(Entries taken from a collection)
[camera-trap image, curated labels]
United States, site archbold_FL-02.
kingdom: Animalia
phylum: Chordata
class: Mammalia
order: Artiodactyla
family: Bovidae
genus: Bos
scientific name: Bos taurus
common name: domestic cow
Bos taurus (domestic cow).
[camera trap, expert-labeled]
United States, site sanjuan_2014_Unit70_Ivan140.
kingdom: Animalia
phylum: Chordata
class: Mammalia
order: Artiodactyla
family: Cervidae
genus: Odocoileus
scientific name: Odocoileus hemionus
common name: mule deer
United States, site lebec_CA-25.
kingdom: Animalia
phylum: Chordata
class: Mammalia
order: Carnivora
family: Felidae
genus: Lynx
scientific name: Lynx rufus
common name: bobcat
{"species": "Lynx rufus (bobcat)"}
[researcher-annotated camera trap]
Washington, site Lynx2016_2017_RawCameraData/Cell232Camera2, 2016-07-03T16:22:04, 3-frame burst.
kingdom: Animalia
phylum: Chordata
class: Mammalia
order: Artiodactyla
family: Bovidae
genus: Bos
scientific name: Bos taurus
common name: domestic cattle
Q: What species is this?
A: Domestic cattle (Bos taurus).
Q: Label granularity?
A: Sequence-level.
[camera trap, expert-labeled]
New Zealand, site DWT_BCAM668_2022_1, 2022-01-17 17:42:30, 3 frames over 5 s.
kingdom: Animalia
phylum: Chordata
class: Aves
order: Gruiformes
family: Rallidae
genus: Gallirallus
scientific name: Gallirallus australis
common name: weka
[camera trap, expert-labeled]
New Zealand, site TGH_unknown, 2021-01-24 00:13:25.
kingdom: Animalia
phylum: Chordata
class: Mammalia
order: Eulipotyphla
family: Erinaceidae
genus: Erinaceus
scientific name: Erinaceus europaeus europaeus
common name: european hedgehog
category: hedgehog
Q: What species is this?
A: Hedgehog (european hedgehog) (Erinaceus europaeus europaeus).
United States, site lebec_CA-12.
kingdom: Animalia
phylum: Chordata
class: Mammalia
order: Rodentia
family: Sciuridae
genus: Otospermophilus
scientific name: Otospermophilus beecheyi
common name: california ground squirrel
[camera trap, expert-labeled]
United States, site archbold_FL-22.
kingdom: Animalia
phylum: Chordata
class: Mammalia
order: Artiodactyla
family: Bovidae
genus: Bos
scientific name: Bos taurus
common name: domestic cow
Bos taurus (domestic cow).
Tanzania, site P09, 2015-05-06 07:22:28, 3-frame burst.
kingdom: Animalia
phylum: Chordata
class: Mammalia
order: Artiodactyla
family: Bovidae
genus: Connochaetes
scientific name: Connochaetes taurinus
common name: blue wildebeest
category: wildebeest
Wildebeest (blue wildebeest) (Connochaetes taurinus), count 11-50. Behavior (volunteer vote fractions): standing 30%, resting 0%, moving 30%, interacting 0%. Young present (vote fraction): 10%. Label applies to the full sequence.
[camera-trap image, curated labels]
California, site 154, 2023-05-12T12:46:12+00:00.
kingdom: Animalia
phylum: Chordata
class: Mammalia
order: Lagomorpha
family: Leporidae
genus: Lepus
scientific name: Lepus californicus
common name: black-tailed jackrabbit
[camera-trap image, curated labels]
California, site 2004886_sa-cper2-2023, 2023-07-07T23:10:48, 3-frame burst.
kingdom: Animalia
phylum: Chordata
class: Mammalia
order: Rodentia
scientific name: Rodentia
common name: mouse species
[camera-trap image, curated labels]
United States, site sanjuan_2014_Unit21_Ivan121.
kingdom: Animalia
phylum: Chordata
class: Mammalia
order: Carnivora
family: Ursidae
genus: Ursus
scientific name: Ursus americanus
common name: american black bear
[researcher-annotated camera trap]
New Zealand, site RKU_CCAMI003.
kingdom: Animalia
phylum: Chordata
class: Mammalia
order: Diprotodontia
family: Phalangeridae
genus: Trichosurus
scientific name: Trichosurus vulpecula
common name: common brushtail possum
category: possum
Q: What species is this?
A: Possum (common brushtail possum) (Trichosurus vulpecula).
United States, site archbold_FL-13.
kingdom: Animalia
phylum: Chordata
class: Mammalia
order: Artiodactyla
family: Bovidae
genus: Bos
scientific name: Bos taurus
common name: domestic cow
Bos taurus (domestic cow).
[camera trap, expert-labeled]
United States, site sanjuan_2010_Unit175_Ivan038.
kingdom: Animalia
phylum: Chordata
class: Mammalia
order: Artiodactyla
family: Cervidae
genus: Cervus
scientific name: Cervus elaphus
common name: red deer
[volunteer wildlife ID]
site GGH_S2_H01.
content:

■ **Problem details**
Transcribe every entry, keeping each line exactly as it reads.

■ **Solved exercise**
[camera-trap image, curated labels]
United States, site archbold_FL-02.
kingdom: Animalia
phylum: Chordata
class: Mammalia
order: Artiodactyla
family: Bovidae
genus: Bos
scientific name: Bos taurus
common name: domestic cow
Bos taurus (domestic cow).
[camera trap, expert-labeled]
United States, site sanjuan_2014_Unit70_Ivan140.
kingdom: Animalia
phylum: Chordata
class: Mammalia
order: Artiodactyla
family: Cervidae
genus: Odocoileus
scientific name: Odocoileus hemionus
common name: mule deer
United States, site lebec_CA-25.
kingdom: Animalia
phylum: Chordata
class: Mammalia
order: Carnivora
family: Felidae
genus: Lynx
scientific name: Lynx rufus
common name: bobcat
{"species": "Lynx rufus (bobcat)"}
[researcher-annotated camera trap]
Washington, site Lynx2016_2017_RawCameraData/Cell232Camera2, 2016-07-03T16:22:04, 3-frame burst.
kingdom: Animalia
phylum: Chordata
class: Mammalia
order: Artiodactyla
family: Bovidae
genus: Bos
scientific name: Bos taurus
common name: domestic cattle
Q: What species is this?
A: Domestic cattle (Bos taurus).
Q: Label granularity?
A: Sequence-level.
[camera trap, expert-labeled]
New Zealand, site DWT_BCAM668_2022_1, 2022-01-17 17:42:30, 3 frames over 5 s.
kingdom: Animalia
phylum: Chordata
class: Aves
order: Gruiformes
family: Rallidae
genus: Gallirallus
scientific name: Gallirallus australis
common name: weka
[camera trap, expert-labeled]
New Zealand, site TGH_unknown, 2021-01-24 00:13:25.
kingdom: Animalia
phylum: Chordata
class: Mammalia
order: Eulipotyphla
family: Erinaceidae
genus: Erinaceus
scientific name: Erinaceus europaeus europaeus
common name: european hedgehog
category: hedgehog
Q: What species is this?
A: Hedgehog (european hedgehog) (Erinaceus europaeus europaeus).
United States, site lebec_CA-12.
kingdom: Animalia
phylum: Chordata
class: Mammalia
order: Rodentia
family: Sciuridae
genus: Otospermophilus
scientific name: Otospermophilus beecheyi
common name: california ground squirrel
[camera trap, expert-labeled]
United States, site archbold_FL-22.
kingdom: Animalia
phylum: Chordata
class: Mammalia
order: Artiodactyla
family: Bovidae
genus: Bos
scientific name: Bos taurus
common name: domestic cow
Bos taurus (domestic cow).
Tanzania, site P09, 2015-05-06 07:22:28, 3-frame burst.
kingdom: Animalia
phylum: Chordata
class: Mammalia
order: Artiodactyla
family: Bovidae
genus: Connochaetes
scientific name: Connochaetes taurinus
common name: blue wildebeest
category: wildebeest
Wildebeest (blue wildebeest) (Connochaetes taurinus), count 11-50. Behavior (volunteer vote fractions): standing 30%, resting 0%, moving 30%, interacting 0%. Young present (vote fraction): 10%. Label applies to the full sequence.
[camera-trap image, curated labels]
California, site 154, 2023-05-12T12:46:12+00:00.
kingdom: Animalia
phylum: Chordata
class: Mammalia
order: Lagomorpha
family: Leporidae
genus: Lepus
scientific name: Lepus californicus
common name: black-tailed jackrabbit
[camera-trap image, curated labels]
California, site 2004886_sa-cper2-2023, 2023-07-07T23:10:48, 3-frame burst.
kingdom: Animalia
phylum: Chordata
class: Mammalia
order: Rodentia
scientific name: Rodentia
common name: mouse species
[camera-trap image, curated labels]
United States, site sanjuan_2014_Unit21_Ivan121.
kingdom: Animalia
phylum: Chordata
class: Mammalia
order: Carnivora
family: Ursidae
genus: Ursus
scientific name: Ursus americanus
common name: american black bear
[researcher-annotated camera trap]
New Zealand, site RKU_CCAMI003.
kingdom: Animalia
phylum: Chordata
class: Mammalia
order: Diprotodontia
family: Phalangeridae
genus: Trichosurus
scientific name: Trichosurus vulpecula
common name: common brushtail possum
category: possum
Q: What species is this?
A: Possum (common brushtail possum) (Trichosurus vulpecula).
United States, site archbold_FL-13.
kingdom: Animalia
phylum: Chordata
class: Mammalia
order: Artiodactyla
family: Bovidae
genus: Bos
scientific name: Bos taurus
common name: domestic cow
Bos taurus (domestic cow).
[camera trap, expert-labeled]
United States, site sanjuan_2010_Unit175_Ivan038.
kingdom: Animalia
phylum: Chordata
class: Mammalia
order: Artiodactyla
family: Cervidae
genus: Cervus
scientific name: Cervus elaphus
common name: red deer
[volunteer wildlife ID]
site GGH_S2_H01.
content:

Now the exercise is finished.